Sunday, July 20, 2008

Melting Ice Caps and Rising Sea Levels

One of the great fears generated by global warming is that the ocean is about to rise and swallow our coasts. These concerns have been heightened by the substantial uptick in Atlantic hurricane activity that began in 1995.

Those arguing that global warming is an overblown issue have been claiming for years that "consensus" forecasts of sea-level are equally overwrought. The United Nations' Intergovernmental Panel on Climate Change predicts a global average rise of from 3.5 to 34 inches by 2100, with a central estimate of 19 inches. Depending upon how you slice or dice the data, the last century saw maybe six inches.

Warmer water evaporates more moisture. The colder the land surface over which that moisture passes, the more it snows. So, Antarctica as a whole should gain snow and ice.

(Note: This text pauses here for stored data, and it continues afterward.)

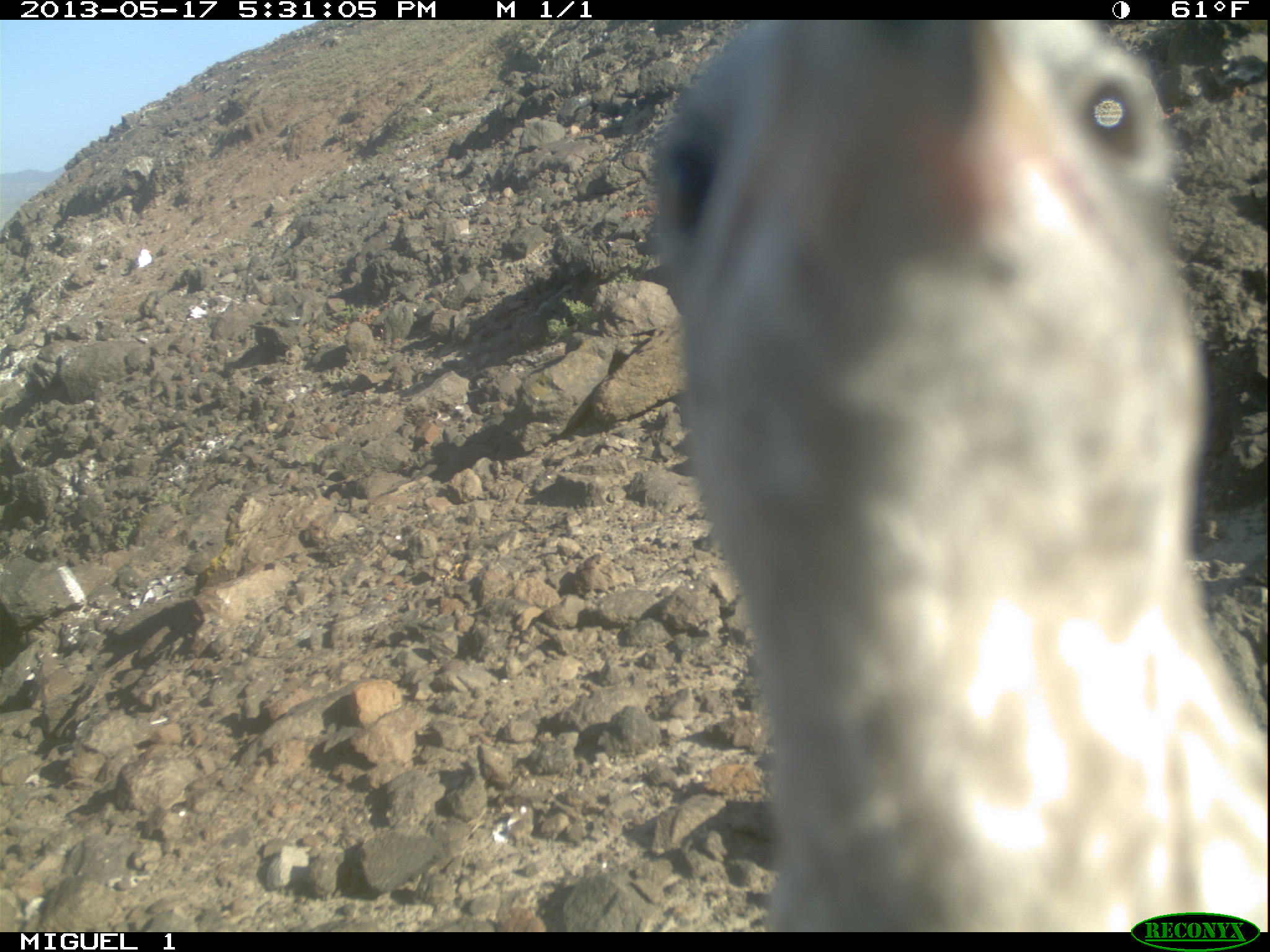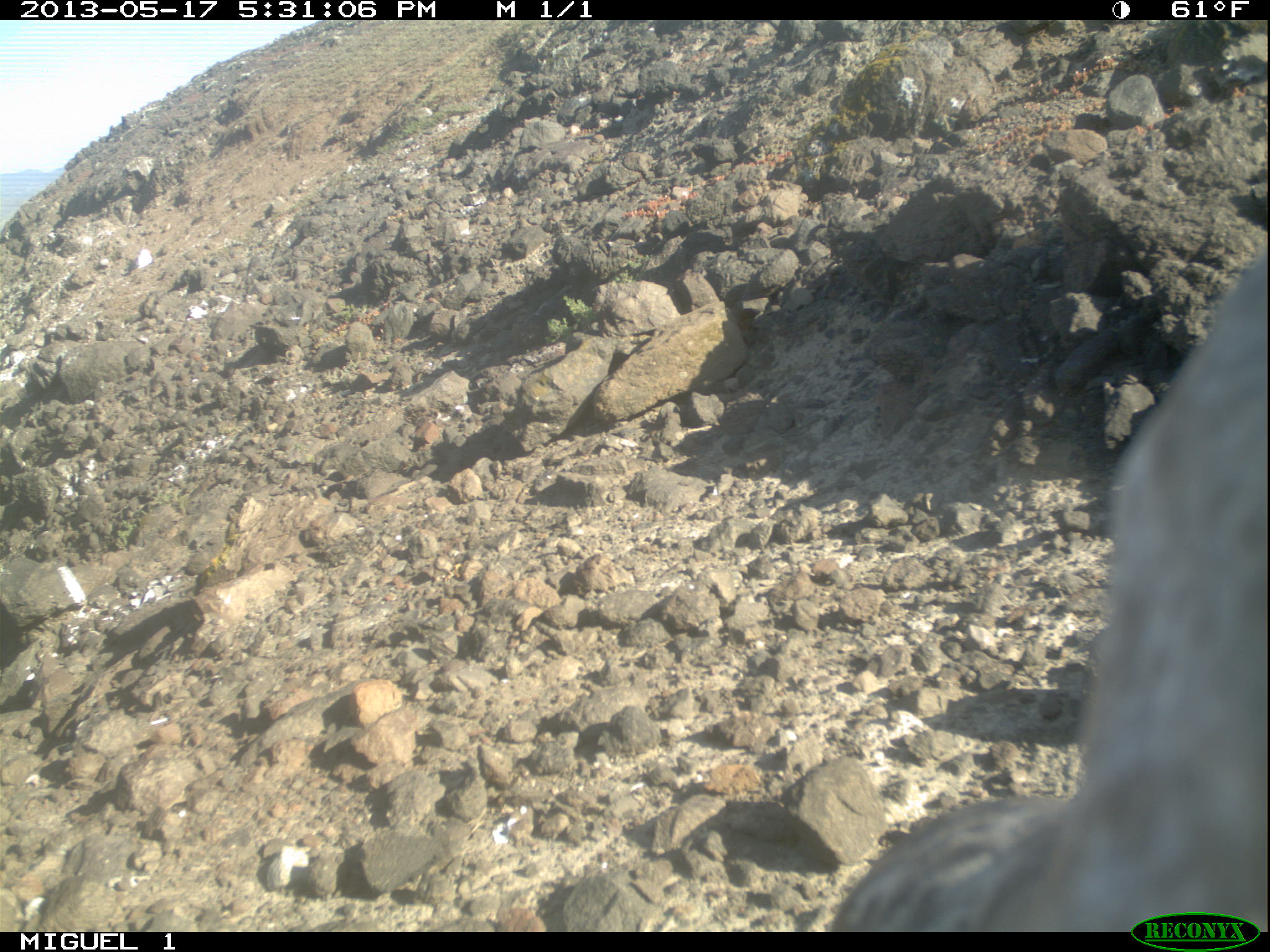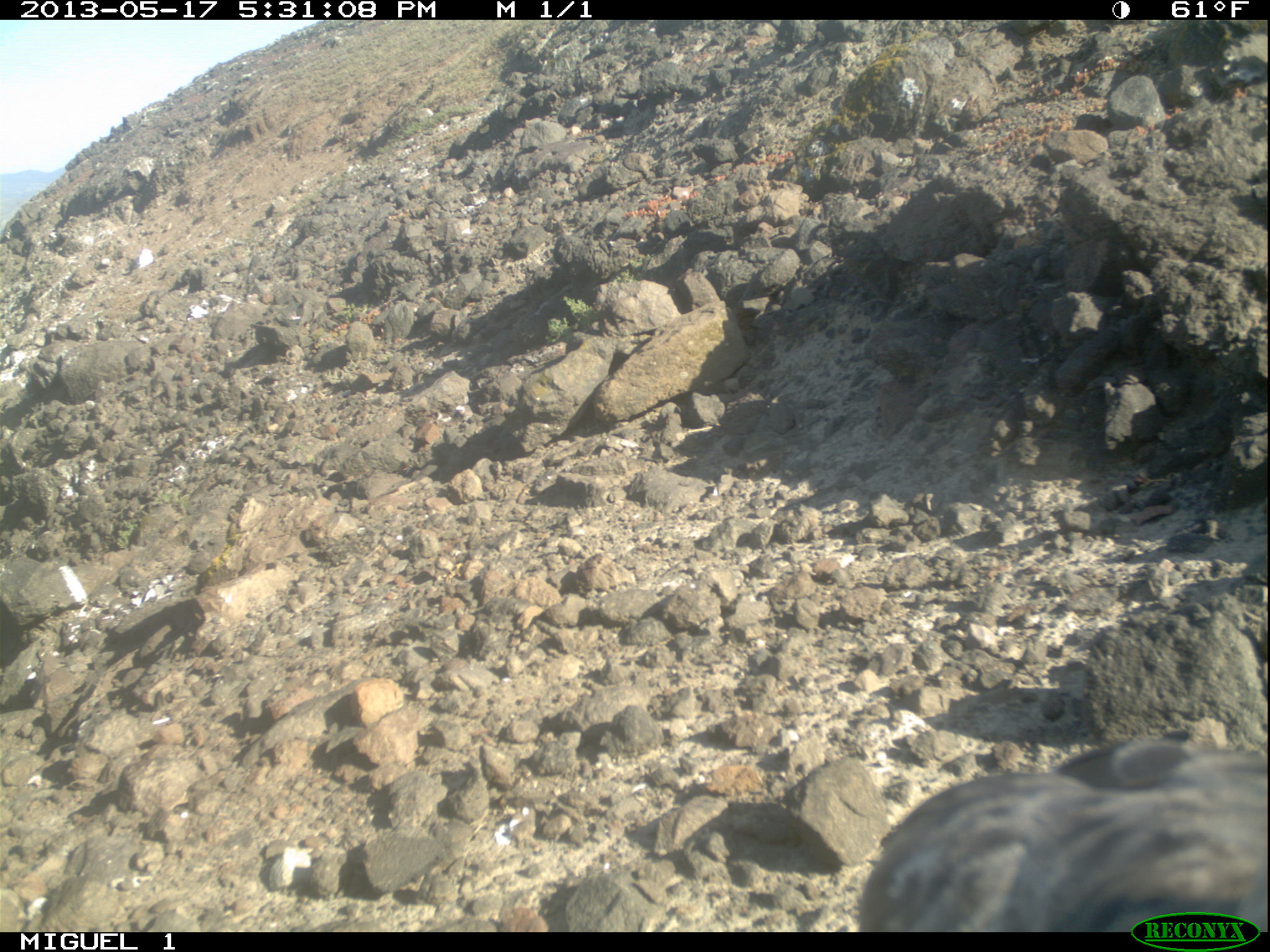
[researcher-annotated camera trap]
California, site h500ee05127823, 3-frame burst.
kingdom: Animalia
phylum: Chordata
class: Aves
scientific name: Aves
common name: bird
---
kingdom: Animalia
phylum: Chordata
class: Mammalia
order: Carnivora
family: Canidae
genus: Urocyon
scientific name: Urocyon littoralis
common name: island fox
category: fox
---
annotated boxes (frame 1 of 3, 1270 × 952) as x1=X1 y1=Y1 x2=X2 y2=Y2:
bird: x1=644 y1=17 x2=1269 y2=933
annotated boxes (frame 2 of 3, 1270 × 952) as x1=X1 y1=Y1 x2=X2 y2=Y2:
fox: x1=830 y1=252 x2=1268 y2=930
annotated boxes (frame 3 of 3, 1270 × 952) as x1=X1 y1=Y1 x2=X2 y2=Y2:
bird: x1=860 y1=739 x2=1267 y2=932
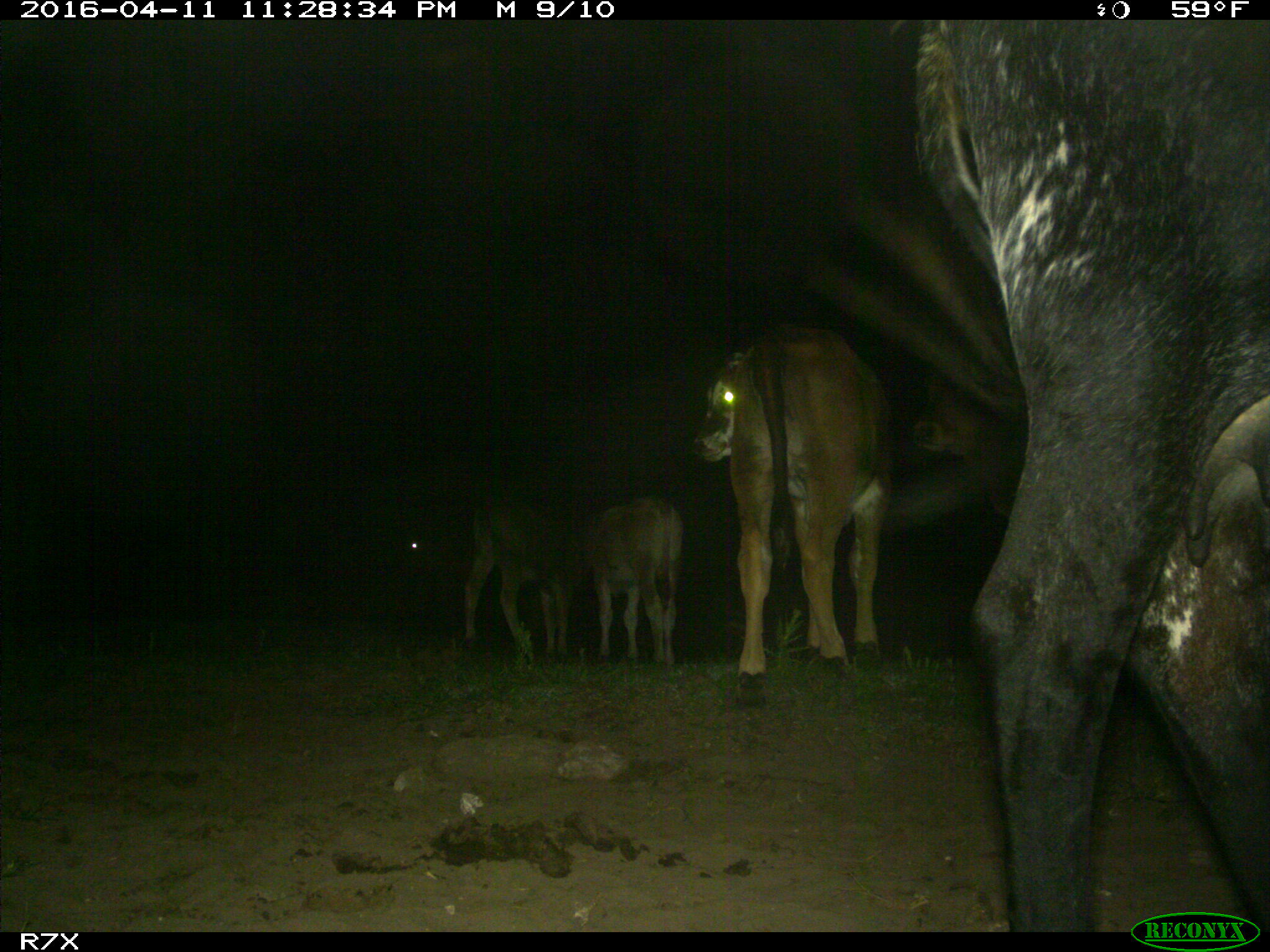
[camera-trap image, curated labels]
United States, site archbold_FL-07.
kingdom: Animalia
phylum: Chordata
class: Mammalia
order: Artiodactyla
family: Bovidae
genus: Bos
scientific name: Bos taurus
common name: domestic cow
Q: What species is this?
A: Bos taurus (domestic cow).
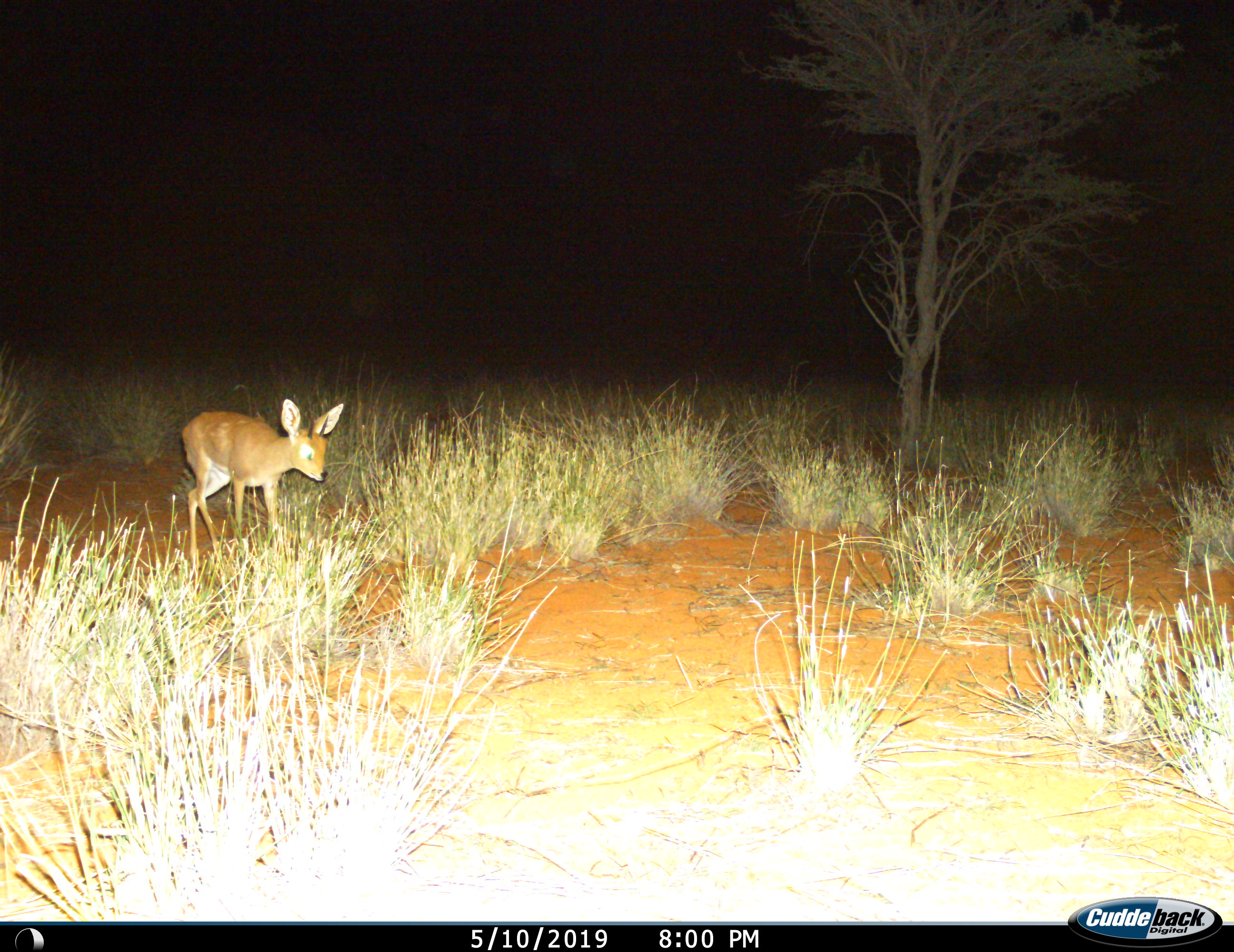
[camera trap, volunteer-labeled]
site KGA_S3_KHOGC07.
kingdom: Animalia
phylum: Chordata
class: Mammalia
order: Artiodactyla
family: Bovidae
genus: Raphicerus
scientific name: Raphicerus campestris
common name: steenbok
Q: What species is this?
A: Steenbok (Raphicerus campestris).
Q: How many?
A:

Last year, C.H. Davis published a paper in Science about how this accumulating snowfall over East Antarctica was reducing sea level rise. This year, Duncan Wingham, at the 2005 Earth Observations summit in Brussels, demonstrated the phenomenon is observed all over Antarctica.

The only other masses of ice on the planet that can contribute to sea level rise are the non-polar glaciers, but they are very few and far between. The biggest is the Himalayan ice cap, but it's so high that a substantial portion will always remain.If all these glaciers melted completely -- including the Himalayan ice cap -- sea level could rise no more than five to seven inches, because there's just not that much mass of ice, compared to Antarctica and Greenland.